● Selected text
::::

Forgetting The Forgetting Curve With Knowledge-Based Learning
In an age when the sum of human knowledge is accessible at our fingertips, is it possible that the “forgetting curve”...
In an age when the sum of human knowledge is accessible at our fingertips, is it possible that the “forgetting curve” is an antiquated concept?
The forgetting curve was first described by German psychologist Hermann Ebbinghaus in the late 19th century. He studied how humans learn and retain information over time.
Ebbinghaus found that forgetting occurs rapidly in the first few hours after learning and then levels off over time. He plotted his results on a curve, which showed a steep drop in recall during the first hour or so, followed by a more gradual decline in memory over the next few days. This curve, commonly cited in the Learning and Development (L&D) industry for more than a century, is known as the forgetting curve (Ebbinghaus, H. (1885). Uber das Gedächtnis: Untersuchungen zur experimentellen Psychologie (Memory: A Contribution to Experimental Psychology). Leipzig: Duncker & Humblot.).
Throughout the many years since the forgetting curve was identified, academics and Learning professionals have sought ways to flatten the curve. In the late 1970s, when the digital age was merely a dream, studies began to show that people tend to forget information much less rapidly when there is an opportunity to review the information at regular intervals (Landauer, T. K., & Bjork, R. A. (1978). The retention of practiced knowledge: Theoretical issues and applications. Cognitive Psychology, 10(4), 479-508.).
Curated Knowledge Repository
Now, nearly 150 years since the curve was identified, we have both the technology and the methodology to forget the forgetting curve. The solution is found in a synergistic system involving traditional learning combined with a carefully curated knowledge repository.
Research has shown that learners in a corporate environment who used a knowledge repository to review information after a training session retained more information than those who did not use the repository, and learners who used the knowledge repository had higher learning performance than those who did not (Wang, Q., Chen, W., & Liang, Y. (2014). Using a knowledge repository to improve learning retention in a corporate training setting. Computers & Education, 72, 214-225.).
One of the most widely referenced studies found that a group of learners who had access to a knowledge repository retained 25 percent more knowledge than the control group when assessed five weeks after graduating from the initial training (Chiu, Y. C., & Tseng, S. S. (2014). Exploring the relationship between knowledge repository use and learning performance. Journal of Educational Technology & Society, 17(2), 27-38.).
In addition to the numerical data, the authors of this study also found that the use of a knowledge repository had a number of other benefits, including:
- Increased learner satisfaction
- Reduced training costs
- Improved employee productivity
TSI’s Knowledge Repository
It’s important to note that not all knowledge repositories are created equally. As the largest provider of analytics and technology-enabled Accounts Receivable Management (ARM) and Customer Experience/Business Process Outsourcing (CX-BPO) in the United States and Canada, Transworld Systems Incorporated (TSI) required a knowledge repository that allowed employees in a number of divergent entities to quickly access the resources that were most relevant to their roles and responsibilities. TSI’s Talent Development Team answered the call by creating a robust intranet Website with more than 1,000 individual client and line-of-business pages. Each page takes the form of a quick reference guide, a wiki, an interactive flip book, a tube site of videos, or even a user-driven simulation. This repository is frequently cited by TSI’s leaders as a primary contributor to the organization’s ability to maintain an attrition rate of under 10 percent, which is less than one-third of the industry average for ARM and CXBPO organizations.

::::

● Data shown
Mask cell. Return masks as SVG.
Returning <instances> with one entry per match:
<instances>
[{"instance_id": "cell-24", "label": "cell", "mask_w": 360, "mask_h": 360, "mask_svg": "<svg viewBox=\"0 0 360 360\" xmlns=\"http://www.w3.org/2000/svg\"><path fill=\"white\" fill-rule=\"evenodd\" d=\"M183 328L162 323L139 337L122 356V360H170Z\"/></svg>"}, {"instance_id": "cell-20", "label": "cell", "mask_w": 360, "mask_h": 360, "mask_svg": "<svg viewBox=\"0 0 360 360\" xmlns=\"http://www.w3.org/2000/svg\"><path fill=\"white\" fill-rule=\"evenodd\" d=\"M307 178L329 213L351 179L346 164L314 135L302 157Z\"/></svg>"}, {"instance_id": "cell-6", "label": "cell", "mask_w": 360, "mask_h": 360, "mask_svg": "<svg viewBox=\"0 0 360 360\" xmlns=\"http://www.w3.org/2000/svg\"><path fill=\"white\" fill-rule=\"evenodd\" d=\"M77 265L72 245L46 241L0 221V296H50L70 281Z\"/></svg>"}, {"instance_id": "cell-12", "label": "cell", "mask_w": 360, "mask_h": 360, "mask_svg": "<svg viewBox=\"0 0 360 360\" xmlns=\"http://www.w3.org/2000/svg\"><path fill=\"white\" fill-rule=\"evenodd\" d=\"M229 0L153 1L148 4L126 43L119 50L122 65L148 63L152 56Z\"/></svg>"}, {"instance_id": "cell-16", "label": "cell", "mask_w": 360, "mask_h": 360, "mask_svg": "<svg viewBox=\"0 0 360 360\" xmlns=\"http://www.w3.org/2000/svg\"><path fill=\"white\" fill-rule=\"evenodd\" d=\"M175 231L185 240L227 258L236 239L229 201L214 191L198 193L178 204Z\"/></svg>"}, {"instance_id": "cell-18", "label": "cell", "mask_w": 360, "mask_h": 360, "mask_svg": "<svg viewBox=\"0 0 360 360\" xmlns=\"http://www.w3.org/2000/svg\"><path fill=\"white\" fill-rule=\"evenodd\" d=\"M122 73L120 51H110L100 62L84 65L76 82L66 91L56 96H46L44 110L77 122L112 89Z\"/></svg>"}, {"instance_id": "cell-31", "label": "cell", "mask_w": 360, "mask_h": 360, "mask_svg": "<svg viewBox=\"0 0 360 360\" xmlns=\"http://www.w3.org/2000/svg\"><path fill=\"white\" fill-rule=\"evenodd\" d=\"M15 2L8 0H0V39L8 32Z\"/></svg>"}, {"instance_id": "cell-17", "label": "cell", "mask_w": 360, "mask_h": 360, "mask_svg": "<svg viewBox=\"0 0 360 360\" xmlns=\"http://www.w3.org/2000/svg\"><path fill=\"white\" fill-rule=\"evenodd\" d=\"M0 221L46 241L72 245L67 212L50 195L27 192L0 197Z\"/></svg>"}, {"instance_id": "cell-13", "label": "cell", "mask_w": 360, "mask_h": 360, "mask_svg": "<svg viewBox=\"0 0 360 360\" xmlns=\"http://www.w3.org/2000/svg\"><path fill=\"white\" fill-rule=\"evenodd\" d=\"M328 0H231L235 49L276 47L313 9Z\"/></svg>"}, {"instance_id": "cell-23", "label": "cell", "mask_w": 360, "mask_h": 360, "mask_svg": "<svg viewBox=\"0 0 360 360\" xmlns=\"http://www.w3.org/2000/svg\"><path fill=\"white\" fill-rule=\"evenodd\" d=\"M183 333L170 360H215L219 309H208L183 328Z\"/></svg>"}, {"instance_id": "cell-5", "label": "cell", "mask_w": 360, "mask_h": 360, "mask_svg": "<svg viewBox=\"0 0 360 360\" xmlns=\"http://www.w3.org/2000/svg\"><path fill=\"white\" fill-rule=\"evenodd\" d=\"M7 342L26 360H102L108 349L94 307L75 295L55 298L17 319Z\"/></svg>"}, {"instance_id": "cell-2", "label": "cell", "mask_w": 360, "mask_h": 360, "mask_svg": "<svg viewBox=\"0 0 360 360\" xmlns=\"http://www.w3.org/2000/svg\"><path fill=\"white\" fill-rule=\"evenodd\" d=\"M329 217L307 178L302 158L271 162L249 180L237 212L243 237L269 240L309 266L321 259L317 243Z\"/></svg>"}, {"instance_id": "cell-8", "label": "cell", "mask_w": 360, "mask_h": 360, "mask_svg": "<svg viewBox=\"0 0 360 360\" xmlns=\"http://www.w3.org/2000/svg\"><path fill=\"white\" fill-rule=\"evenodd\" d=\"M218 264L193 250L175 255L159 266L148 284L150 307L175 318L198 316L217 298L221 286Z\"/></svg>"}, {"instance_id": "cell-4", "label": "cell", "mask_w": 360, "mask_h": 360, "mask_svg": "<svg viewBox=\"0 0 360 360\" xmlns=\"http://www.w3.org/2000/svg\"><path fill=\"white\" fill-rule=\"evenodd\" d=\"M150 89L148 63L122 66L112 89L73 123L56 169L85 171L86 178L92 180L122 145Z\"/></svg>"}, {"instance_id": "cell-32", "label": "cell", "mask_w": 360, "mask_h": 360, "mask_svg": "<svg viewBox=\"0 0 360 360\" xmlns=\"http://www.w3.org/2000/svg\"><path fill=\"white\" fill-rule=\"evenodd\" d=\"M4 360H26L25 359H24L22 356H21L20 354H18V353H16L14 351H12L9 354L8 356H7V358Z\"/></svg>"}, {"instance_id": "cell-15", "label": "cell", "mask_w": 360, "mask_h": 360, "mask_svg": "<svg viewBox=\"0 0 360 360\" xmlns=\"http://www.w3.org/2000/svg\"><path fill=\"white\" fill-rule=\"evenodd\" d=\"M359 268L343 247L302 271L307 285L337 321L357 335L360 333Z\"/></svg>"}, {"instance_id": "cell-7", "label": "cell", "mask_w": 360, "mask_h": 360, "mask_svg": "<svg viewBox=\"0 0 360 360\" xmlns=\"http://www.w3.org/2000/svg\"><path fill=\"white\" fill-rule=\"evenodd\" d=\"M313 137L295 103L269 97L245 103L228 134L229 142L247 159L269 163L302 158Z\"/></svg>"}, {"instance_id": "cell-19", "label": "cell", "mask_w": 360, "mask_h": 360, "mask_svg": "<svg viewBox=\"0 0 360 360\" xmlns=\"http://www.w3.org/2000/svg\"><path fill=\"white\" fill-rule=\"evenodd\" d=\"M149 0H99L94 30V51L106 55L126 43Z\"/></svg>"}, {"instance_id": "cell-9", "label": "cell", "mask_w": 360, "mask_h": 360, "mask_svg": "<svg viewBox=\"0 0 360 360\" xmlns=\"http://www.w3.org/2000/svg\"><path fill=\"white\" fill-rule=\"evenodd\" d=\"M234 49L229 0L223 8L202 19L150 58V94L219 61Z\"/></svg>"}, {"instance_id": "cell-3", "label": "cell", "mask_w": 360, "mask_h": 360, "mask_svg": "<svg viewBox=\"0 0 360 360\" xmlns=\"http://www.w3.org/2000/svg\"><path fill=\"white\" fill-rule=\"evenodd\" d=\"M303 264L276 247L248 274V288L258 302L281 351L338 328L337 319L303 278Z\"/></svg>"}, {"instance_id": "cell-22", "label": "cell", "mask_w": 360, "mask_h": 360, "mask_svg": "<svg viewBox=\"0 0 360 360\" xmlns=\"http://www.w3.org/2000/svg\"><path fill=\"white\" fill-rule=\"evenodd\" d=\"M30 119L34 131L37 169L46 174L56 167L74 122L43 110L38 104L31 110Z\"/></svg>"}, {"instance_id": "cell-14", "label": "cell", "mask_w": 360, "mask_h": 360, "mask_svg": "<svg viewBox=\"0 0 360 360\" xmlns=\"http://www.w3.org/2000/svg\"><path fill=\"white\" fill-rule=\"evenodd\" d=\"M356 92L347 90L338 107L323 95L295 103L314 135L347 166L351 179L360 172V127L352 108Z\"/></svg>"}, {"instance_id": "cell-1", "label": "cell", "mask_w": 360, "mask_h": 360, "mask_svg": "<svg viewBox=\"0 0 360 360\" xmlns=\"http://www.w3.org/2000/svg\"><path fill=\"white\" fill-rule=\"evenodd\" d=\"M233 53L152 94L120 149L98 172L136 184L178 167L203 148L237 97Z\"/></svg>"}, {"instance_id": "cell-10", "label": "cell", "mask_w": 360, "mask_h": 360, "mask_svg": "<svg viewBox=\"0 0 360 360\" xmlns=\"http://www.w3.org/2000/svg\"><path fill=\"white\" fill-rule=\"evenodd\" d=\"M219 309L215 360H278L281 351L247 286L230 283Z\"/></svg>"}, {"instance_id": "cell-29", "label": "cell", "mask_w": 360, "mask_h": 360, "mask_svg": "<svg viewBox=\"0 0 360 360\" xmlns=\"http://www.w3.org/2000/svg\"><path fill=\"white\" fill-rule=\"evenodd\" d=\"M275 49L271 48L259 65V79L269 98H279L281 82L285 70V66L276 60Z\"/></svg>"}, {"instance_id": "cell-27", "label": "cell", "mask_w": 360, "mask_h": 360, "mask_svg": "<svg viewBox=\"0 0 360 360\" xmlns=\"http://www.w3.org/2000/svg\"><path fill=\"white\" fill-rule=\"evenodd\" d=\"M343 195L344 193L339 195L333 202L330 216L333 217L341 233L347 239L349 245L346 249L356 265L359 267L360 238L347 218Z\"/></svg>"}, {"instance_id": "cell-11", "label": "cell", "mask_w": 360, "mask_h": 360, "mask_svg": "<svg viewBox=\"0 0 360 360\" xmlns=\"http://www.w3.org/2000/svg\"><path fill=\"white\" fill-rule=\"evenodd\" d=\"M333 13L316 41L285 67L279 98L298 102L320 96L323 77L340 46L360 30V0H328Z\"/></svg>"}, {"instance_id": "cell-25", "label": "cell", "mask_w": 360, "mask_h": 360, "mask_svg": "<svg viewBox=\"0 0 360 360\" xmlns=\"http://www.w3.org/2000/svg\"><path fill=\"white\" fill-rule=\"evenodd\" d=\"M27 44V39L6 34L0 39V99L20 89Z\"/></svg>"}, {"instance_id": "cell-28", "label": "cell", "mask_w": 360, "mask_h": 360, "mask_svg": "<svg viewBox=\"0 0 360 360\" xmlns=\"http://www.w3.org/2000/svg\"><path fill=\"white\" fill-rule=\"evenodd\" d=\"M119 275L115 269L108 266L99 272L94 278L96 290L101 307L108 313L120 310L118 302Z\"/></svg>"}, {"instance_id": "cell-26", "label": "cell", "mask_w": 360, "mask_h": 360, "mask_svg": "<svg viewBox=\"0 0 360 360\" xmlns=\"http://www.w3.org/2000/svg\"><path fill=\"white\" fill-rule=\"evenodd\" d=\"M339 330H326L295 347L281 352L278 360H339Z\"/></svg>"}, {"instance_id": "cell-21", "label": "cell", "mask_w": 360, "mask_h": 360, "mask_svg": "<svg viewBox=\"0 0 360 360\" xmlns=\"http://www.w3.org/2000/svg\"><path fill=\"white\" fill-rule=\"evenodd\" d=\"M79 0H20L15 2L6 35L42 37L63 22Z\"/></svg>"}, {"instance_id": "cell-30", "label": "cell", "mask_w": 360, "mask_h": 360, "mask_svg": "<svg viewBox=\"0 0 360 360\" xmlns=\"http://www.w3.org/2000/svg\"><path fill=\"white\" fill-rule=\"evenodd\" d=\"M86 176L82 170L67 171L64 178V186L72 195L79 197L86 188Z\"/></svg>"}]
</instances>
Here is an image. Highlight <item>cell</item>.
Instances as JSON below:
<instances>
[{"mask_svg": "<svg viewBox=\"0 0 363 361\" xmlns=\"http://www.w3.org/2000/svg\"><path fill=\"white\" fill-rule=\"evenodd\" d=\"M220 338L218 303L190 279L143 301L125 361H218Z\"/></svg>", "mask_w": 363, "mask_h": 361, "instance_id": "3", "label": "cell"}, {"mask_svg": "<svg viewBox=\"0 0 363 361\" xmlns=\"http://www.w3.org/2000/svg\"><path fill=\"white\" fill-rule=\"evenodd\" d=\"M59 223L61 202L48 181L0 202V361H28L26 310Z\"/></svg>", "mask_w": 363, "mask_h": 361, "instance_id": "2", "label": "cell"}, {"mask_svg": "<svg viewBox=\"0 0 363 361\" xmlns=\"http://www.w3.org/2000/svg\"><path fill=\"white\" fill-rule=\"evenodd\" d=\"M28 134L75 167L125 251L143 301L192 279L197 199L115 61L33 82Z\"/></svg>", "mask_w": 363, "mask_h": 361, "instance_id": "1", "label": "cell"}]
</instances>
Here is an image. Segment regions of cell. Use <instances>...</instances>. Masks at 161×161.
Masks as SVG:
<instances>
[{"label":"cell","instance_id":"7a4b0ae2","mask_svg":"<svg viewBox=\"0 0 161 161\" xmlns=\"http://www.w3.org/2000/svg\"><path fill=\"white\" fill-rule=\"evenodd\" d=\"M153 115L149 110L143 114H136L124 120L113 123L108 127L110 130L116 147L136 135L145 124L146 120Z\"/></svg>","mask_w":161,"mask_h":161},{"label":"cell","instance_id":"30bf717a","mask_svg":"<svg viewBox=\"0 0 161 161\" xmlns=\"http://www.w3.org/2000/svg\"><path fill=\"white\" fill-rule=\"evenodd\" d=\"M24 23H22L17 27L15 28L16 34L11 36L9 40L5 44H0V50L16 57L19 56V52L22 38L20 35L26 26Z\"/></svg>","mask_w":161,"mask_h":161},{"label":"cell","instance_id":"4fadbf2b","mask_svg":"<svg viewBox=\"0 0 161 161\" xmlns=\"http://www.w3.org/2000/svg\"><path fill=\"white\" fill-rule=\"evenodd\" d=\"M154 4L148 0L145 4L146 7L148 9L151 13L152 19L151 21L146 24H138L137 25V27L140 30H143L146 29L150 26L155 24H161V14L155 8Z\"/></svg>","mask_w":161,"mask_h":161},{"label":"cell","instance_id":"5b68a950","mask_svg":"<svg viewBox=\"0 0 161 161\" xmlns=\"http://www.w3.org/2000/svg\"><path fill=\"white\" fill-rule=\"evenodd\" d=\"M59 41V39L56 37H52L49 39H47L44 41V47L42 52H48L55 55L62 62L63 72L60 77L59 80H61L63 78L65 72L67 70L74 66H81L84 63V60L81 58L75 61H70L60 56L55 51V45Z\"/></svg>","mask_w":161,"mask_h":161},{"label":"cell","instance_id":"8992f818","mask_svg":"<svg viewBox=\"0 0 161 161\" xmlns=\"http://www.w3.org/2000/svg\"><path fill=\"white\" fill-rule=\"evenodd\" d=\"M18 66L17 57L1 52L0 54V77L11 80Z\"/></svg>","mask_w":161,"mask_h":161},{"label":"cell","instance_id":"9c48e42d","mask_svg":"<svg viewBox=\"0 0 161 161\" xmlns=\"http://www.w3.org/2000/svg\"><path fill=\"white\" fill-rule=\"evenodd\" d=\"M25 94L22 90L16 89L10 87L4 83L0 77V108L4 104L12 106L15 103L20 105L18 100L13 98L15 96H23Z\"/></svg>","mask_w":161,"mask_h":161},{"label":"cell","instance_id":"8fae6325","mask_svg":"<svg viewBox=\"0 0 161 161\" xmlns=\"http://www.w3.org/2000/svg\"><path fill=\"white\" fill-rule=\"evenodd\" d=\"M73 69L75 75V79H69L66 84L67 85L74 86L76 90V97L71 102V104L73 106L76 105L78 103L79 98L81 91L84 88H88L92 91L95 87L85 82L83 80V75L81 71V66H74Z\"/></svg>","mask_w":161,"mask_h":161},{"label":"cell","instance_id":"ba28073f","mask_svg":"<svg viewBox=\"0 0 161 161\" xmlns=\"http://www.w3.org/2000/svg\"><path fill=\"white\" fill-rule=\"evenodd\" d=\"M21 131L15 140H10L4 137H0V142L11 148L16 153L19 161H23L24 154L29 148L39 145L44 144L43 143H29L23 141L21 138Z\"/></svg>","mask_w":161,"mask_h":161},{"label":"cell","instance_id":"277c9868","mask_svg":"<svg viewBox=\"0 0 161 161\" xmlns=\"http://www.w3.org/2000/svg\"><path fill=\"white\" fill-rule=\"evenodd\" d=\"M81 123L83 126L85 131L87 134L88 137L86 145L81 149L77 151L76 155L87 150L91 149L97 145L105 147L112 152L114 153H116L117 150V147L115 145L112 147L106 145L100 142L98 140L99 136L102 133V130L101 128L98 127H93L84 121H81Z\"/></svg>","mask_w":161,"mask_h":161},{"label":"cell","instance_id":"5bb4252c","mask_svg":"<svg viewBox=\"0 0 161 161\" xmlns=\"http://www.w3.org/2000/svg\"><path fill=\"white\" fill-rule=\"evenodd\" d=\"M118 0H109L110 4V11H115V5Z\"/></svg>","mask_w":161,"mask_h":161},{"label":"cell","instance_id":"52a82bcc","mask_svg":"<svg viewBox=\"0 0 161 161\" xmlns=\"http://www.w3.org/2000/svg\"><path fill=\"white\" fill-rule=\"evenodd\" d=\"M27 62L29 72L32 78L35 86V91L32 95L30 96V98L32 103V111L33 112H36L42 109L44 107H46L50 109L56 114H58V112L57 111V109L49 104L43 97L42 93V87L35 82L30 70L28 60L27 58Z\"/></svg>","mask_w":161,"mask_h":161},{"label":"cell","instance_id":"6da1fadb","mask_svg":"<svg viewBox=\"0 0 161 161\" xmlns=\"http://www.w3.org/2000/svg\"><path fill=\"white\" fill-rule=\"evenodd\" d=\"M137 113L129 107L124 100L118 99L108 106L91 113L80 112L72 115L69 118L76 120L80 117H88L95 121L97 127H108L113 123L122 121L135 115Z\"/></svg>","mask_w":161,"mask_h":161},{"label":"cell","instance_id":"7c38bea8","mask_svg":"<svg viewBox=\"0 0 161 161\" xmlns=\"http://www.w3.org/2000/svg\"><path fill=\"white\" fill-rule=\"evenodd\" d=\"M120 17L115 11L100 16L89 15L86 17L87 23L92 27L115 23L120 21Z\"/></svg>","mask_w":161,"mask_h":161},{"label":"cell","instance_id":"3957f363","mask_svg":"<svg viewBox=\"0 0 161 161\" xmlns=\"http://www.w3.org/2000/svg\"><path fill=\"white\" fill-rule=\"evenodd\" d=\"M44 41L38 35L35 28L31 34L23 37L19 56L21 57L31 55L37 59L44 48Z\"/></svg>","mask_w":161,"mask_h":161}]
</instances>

::::

● Actions to take
1) From the article on the forgetting curve above the material, print the passage from "Throughout the many" up to and including "Psychology, 10(4), 479-508.).".
2) Render this sentence from the article on the forgetting curve in French: "The forgetting curve was first described by German psychologist Hermann Ebbinghaus in the late 19th century."
3) According to the article on the forgetting curve, how much more knowledge did learners with access to a knowledge repository retain than the control group when assessed five weeks after the initial training?

● Written responses
1)
Throughout the many years since the forgetting curve was identified, academics and Learning professionals have sought ways to flatten the curve. In the late 1970s, when the digital age was merely a dream, studies began to show that people tend to forget information much less rapidly when there is an opportunity to review the information at regular intervals (Landauer, T. K., & Bjork, R. A. (1978). The retention of practiced knowledge: Theoretical issues and applications. Cognitive Psychology, 10(4), 479-508.).

2) La courbe de l'oubli a été décrite pour la première fois par le psychologue allemand Hermann Ebbinghaus à la fin du XIXe siècle.

3) They retained 25 percent more knowledge.